The Last Number

Use iduction, and we have this formula;

$\zeta=\sum_{i=1}^ni^3=({ \frac{n(n+1)}{2} })^2.$

So we can,

$({ \frac{n(n+1)}{2} })^2 <250000 ...(1)$

$\Leftrightarrow{ \frac{n(n+1)}{2} }<500$

$\Leftrightarrow{ {n(n+1)} }<1000$

For $n=31$ we have $31*32=992 <1000.$ Substitute $n=31$ to L.H.S $...(1)$

Because $({ \frac{31(31+1)}{2} })^2=246016,$ so we take the next number $n=32,$ $n=32 \implies n^2=32^2= \boxed{1024}.$

Now,the diference $250000$ from $246016$ are $3984$ ,

$\lfloor{ \frac{3984}{32^2}} \rfloor = \boxed{3}$ times.

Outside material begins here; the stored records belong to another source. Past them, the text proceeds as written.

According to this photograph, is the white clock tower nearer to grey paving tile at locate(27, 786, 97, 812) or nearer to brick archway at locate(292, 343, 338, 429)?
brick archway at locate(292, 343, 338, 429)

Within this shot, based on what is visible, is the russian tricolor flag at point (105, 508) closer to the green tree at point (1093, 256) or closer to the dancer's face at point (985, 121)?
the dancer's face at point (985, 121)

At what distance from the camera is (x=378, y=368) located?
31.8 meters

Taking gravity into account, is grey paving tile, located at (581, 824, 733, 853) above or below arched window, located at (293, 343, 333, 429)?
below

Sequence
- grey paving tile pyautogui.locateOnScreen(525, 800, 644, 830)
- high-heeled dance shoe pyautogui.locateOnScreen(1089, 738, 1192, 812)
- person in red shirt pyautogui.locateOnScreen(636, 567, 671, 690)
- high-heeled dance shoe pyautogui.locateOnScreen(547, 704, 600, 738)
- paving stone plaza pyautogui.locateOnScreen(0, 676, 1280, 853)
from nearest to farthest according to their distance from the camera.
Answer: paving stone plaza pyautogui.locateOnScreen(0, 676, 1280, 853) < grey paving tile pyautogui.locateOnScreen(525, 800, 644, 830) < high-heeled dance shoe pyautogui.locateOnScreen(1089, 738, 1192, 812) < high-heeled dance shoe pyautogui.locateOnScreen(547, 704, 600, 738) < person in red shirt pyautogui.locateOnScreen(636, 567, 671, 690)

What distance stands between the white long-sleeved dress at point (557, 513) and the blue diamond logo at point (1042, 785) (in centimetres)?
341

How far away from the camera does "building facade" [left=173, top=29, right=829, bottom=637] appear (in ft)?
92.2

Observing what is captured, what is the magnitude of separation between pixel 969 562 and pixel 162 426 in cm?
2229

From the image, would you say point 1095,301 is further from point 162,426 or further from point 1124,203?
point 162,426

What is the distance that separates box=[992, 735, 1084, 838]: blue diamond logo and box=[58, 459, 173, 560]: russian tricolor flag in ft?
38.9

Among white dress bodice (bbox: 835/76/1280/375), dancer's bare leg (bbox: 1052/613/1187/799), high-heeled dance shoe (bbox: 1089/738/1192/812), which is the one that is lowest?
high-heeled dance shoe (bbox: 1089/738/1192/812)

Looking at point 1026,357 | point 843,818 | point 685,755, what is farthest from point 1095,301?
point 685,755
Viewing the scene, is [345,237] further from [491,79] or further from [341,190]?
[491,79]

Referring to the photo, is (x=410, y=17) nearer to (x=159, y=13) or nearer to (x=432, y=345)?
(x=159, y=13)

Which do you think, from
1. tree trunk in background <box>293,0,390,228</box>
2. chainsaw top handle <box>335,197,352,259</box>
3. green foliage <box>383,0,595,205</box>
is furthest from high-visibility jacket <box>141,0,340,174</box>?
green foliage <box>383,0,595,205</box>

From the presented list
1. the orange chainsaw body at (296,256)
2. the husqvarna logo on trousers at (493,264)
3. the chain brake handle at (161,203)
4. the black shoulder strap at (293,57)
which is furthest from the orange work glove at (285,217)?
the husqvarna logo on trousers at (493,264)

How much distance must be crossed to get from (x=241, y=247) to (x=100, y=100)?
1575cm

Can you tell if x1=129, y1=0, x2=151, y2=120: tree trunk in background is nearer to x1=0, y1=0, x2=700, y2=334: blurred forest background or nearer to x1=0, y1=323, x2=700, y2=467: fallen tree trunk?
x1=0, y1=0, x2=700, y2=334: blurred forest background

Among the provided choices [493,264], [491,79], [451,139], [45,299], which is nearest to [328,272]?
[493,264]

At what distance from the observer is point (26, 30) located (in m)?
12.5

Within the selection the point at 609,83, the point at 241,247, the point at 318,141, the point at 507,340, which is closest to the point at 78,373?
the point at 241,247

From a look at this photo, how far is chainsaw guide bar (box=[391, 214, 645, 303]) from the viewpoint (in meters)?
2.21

the sequence can be simplified to sum(n^3) which gives n(max)=31. so, 961 961s are included in this sum. the remaining sum is 3986. the next square is 1024. this means that 3 1024s more can fit in the sum. Hope I made sense!

I probably have to prove this, but I solved using observation. $1^{2} = 1^{2}. T_{1}$ $1^{2} + 2^{2} + 2^{2} = 3^{2}. T_{2}$ $1^{2} + 2^{2} + 2^{2}+ 3^{3} + 3^{3} + 3^{3} = 6^{2}. T_{3}$ Notice how the second column, all the numbers that are squared are triangular numbers, given by $T_{n} = \frac{n(n+1)}{2}$

The max first column value is 250000, or $500^{2}$ . I set $500 = \frac{n(n+1)}{2}$ and the nearest positive integer you get from solving for n is 31. Evaluating at $T_{31}$ you get 246016. Subtract 246016 from 250000. Then, you know that the next term up is term 32. But, you know that you will go over 250000 if you add $32\cdot 32^{2}$ , so just count the maximum number of $32^{2}$ that have to be subtracted from $250000-246016$ so that you don't get a negative number. That happens to be subtracting $32^{2}$ thrice.